My question is, why isn’t our government doing more to foster online ventures and tech start-ups? Similar to the highway investment FDR made back in his days. The numbers to sustain such initiatives speak for themselves:
- In 2010, the value of online retail was $252 billion (BCC)
- The added value of ROPO (research online, purchase offline) contributed $482 billion
As a ‘best practice’ example, let’s look at South Korea. The country boasts the fastest, most reliable internet access (the U.S. is #26).

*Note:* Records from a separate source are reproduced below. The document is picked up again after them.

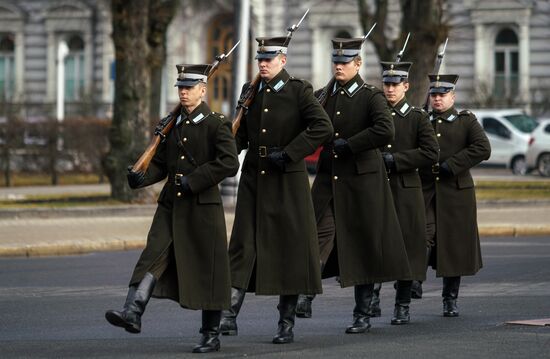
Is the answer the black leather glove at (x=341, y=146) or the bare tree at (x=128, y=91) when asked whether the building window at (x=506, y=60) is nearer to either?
the bare tree at (x=128, y=91)

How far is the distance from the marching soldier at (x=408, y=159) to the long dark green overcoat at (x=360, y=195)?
1.90 feet

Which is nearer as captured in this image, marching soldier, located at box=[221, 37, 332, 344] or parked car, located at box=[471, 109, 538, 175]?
marching soldier, located at box=[221, 37, 332, 344]

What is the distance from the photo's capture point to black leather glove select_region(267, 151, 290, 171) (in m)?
10.8

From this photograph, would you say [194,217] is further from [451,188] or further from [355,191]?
[451,188]

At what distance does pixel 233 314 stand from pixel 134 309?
122cm

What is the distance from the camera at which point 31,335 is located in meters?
11.4

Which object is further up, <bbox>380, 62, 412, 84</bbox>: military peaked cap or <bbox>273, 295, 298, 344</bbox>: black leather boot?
<bbox>380, 62, 412, 84</bbox>: military peaked cap

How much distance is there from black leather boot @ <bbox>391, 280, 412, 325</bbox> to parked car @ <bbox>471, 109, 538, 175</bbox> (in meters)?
27.7

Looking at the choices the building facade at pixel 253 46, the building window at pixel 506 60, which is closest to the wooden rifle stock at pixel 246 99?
the building facade at pixel 253 46

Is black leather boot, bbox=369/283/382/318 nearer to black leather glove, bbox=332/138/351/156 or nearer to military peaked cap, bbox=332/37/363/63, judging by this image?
black leather glove, bbox=332/138/351/156

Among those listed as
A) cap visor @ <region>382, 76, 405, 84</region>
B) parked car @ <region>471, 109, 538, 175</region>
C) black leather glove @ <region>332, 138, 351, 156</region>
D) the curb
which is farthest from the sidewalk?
parked car @ <region>471, 109, 538, 175</region>

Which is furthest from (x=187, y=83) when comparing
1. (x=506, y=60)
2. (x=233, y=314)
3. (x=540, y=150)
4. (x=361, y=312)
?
(x=506, y=60)

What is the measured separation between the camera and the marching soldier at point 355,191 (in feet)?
37.9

Research shows that doubling the broadband speed increases GDP by 0.3%. A 1000 times increase in broadband speed could mean a 3.0% boost in GDP.
If the U.S. were to build out 1 gigabit per second Internet, there should be a one-time boost of about 2.5% in GDP. This would mean an additional $375 billion each year and increasing with further GDP growth.
Today, the U.S. has an average broadband speed of about 4-5 mbps and in 2009, the FCC’s National Broadband plan claimed it would cost about $350 billion to fully upgrade America’s infrastructure. By comparison, South Korea, a country of 48 million people, spent $24 billion to rollout gigabit per second Internet that is scheduled to wrap up this year.